• Neural networks are vulnerable. Online platforms run powerful neural networks-based classifiers to flag violent or sexual content for removal. A malicious attacker can circumvent these classifiers by introducing imperceptible perturbations on these images, allowing them to live on the platform! This is called an Adversarial Attack.

## Attacking Neural Networks with Adversarial Examples

### Motivation

In 2013, Szegedy et. al [1]](https://arxiv.org/pdf/1312.6199.pdf) identified that it is possible to create a fake datapoint (image 2, text 3 4, speech 5 or even structured data 6) to fool a classifier. In other words, you can generate a fake image that the neural network classifies as a target class you have chosen, for example a cat.

The generated images might even look real to humans. For instance, an impercetible perturbation on a cat image fools a model to classify it as a cat, while the image still looks like a cat to human.

These observations have deep consequences on productization neural networks. Here are some examples to be aware of:

• Autonomous cars use object detectors to localize multiple objects including pedestrians, cars and traffic signs. An imperceptible perturbation of the ‘STOP’ sign image processed by the object detector could a ‘70 miles’ speed limit. This could lead to serious trouble in a real-life setting.
• Face identification systems screen individuals to allow or refuse entrance to a building. A forged image perturbation of an unauthorized person’s face could make this person be authorized.
• Websites run powerful classifiers to detect sexual and violent content online. Imperceptible perturbations of prohibited images could bypass these classifiers and lead to false negative predictions.

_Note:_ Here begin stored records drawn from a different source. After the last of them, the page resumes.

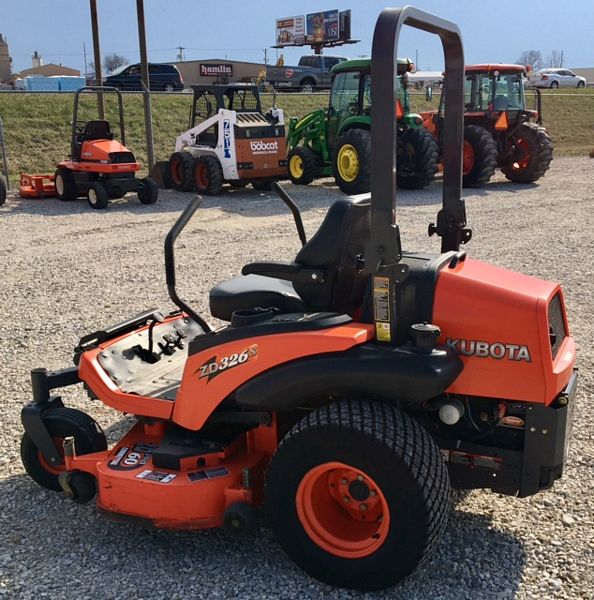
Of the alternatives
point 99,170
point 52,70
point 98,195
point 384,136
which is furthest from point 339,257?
point 52,70

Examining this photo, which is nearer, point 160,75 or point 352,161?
point 352,161

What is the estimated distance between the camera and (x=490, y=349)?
2.62 m

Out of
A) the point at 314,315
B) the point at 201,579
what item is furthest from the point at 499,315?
the point at 201,579

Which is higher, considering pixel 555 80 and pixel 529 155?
pixel 555 80

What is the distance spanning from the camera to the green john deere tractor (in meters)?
13.3

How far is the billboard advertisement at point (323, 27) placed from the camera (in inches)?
2140

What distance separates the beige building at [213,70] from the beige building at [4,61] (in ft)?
43.2

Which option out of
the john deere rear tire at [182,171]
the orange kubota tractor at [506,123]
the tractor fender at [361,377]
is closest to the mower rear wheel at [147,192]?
the john deere rear tire at [182,171]

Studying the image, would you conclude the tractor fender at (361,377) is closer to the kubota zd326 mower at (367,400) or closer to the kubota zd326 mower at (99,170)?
the kubota zd326 mower at (367,400)

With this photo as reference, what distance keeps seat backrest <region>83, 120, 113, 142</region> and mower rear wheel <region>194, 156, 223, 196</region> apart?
1703mm

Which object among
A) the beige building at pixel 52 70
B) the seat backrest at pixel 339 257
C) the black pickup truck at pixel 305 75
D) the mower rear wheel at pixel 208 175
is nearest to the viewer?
→ the seat backrest at pixel 339 257

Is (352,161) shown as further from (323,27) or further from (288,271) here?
(323,27)

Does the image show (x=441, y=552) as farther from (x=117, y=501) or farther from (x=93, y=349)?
(x=93, y=349)

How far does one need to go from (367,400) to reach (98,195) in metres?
10.0
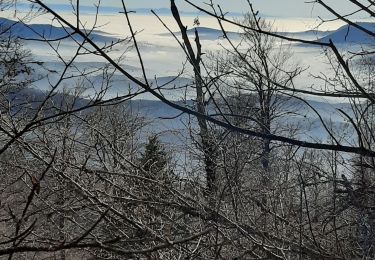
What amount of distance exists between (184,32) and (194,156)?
17.5ft

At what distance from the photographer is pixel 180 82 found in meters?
2.65

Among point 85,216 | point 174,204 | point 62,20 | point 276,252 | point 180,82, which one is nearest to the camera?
point 62,20

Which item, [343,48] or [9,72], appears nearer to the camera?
[343,48]

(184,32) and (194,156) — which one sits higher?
(184,32)

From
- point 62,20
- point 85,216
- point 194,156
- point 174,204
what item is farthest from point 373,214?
point 194,156

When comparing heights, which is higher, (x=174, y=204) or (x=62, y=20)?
(x=62, y=20)


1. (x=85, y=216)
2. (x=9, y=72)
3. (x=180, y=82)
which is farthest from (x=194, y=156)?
(x=9, y=72)

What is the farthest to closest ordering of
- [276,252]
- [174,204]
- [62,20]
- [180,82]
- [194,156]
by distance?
[194,156], [174,204], [276,252], [180,82], [62,20]

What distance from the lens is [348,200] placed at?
3139mm

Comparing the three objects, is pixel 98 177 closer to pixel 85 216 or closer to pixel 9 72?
pixel 85 216

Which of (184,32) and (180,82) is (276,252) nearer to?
(180,82)

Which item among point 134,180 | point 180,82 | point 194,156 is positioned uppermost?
point 180,82

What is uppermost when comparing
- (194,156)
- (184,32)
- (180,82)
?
(184,32)

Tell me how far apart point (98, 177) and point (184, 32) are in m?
2.45
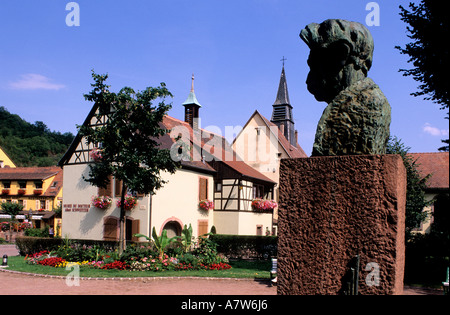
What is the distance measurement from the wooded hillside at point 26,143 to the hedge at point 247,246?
165 ft

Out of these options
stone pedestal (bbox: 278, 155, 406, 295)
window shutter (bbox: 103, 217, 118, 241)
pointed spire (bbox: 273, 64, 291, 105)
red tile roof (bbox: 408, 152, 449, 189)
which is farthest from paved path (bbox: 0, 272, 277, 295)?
Result: pointed spire (bbox: 273, 64, 291, 105)

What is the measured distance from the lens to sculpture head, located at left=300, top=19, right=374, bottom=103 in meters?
3.86

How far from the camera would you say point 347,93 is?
390 centimetres

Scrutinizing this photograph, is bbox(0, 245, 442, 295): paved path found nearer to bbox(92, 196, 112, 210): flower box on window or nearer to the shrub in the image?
the shrub

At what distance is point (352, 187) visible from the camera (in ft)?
11.3

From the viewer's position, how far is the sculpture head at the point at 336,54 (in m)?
3.86

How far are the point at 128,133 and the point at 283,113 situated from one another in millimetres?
32660

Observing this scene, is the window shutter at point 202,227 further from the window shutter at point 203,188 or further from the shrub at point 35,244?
the shrub at point 35,244

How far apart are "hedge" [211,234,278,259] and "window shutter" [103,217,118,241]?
5.33 m

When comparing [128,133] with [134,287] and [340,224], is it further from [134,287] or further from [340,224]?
[340,224]

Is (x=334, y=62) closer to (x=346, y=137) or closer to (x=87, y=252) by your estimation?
(x=346, y=137)

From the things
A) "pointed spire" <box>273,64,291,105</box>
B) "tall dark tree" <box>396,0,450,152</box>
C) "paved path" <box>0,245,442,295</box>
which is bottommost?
"paved path" <box>0,245,442,295</box>

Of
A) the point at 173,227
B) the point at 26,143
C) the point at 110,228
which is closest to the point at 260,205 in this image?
the point at 173,227
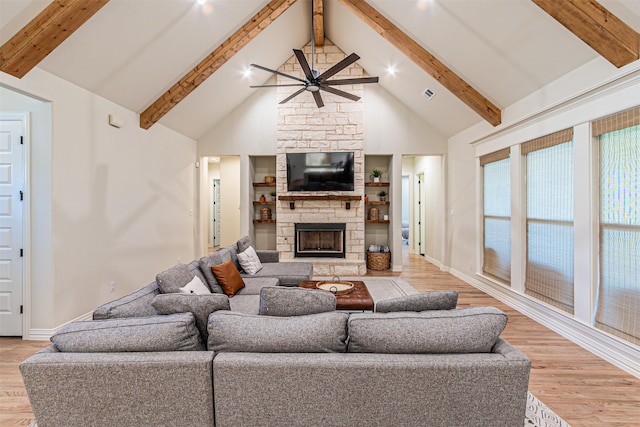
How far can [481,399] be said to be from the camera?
1427 millimetres

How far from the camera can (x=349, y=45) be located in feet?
20.1

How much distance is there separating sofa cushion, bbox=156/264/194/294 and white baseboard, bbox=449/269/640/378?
3.64 metres

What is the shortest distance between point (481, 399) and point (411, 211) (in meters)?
8.36

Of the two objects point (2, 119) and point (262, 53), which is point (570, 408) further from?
point (262, 53)

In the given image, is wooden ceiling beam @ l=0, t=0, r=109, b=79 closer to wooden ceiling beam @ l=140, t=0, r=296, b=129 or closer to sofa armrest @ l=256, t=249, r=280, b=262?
wooden ceiling beam @ l=140, t=0, r=296, b=129

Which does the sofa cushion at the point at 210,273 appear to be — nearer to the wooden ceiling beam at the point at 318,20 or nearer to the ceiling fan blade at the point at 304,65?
the ceiling fan blade at the point at 304,65

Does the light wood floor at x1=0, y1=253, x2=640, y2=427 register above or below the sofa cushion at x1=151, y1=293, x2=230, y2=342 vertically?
below

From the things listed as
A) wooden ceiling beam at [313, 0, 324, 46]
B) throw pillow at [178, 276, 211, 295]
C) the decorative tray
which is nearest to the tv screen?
wooden ceiling beam at [313, 0, 324, 46]

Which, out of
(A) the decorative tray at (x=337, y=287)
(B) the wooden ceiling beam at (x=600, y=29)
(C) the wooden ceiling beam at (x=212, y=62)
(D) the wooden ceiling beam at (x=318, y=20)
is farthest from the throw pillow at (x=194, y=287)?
(D) the wooden ceiling beam at (x=318, y=20)

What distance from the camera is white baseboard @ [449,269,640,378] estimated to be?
2609mm

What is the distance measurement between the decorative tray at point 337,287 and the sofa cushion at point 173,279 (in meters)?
1.37

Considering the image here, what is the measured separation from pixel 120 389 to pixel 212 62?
4.50 metres

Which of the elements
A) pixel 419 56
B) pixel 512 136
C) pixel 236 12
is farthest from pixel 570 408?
pixel 236 12

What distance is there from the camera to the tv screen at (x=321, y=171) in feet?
21.3
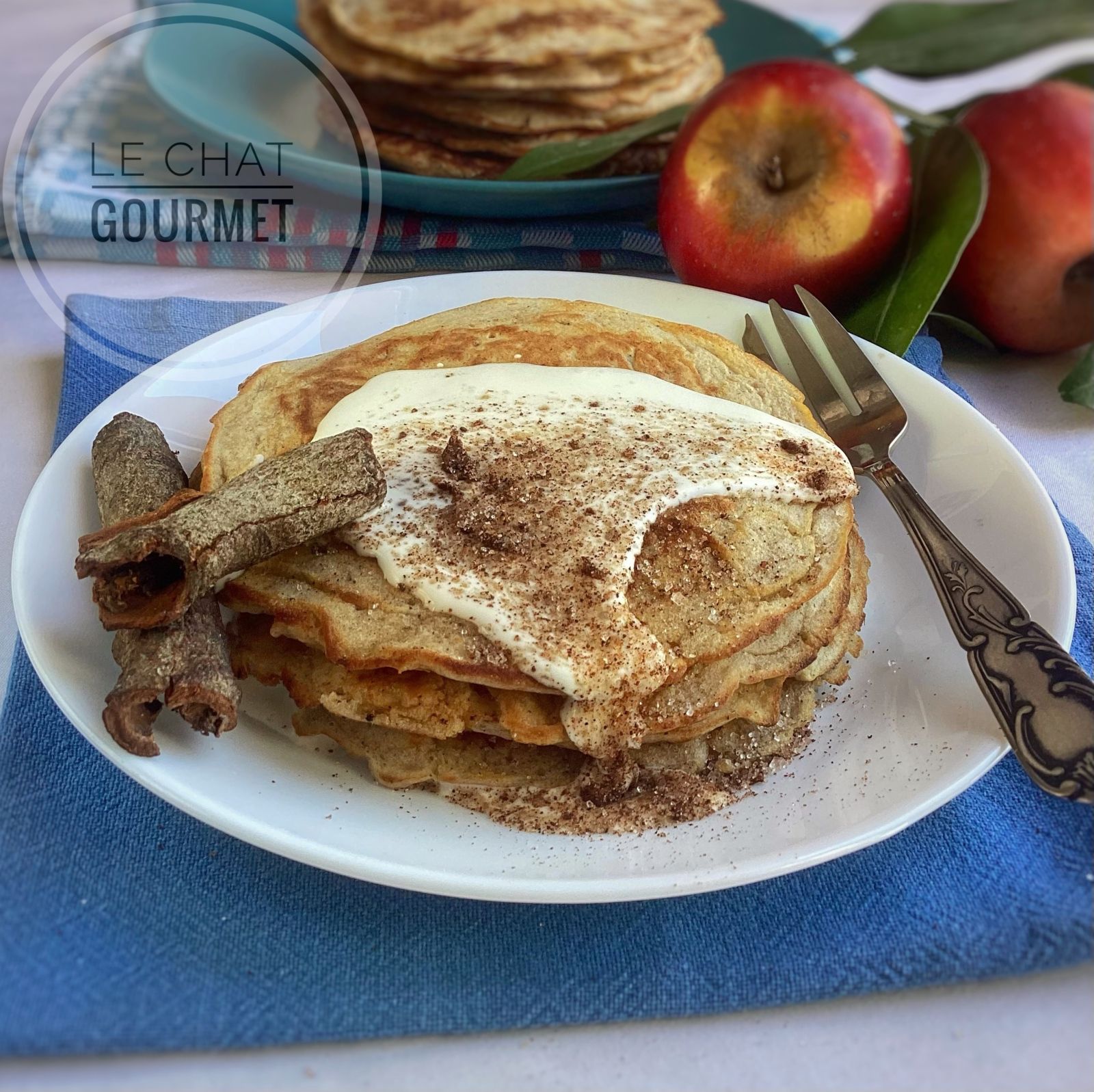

We will first present adversarial attacks, then delve into defenses.

#### General procedure

Consider a model pre-trained on ImageNet 7. The following framework is a quick way to forge an example which will be classified as $i$.

1. Pick a sample $x$ and forward propagate it in the model to get prediction $\hat{y}$.
2. Define a loss function that quantifies the distance between $\hat{y}$ and the target class prediction $y_j$. For example: $\mathcal{L}(\hat{y}, y_j) = \frac{1}{2}||\hat{y} - y_i||^2$
3. While keeping the parameters of the neural network frozen, minimize the defined loss function by updating the pixels of $x$ iteratively via gradient descent ($x = x - \alpha \frac{\partial \mathcal{L}}{\partial x}$). You will find $x_{adv}$ that is classified as class $y_i$ with high probability.

Because the only constrain in the loss function involved the output prediction, the forged image might be any image from the input space. In fact, the solution of the optimization problem above is much more likely to look random than real. Recall that the size of the space of 32x32 colored images is $255^(32 \times 32 \times 3) ≈ 10^{7400}$ which is much larger than the space of 32x32 colored real images.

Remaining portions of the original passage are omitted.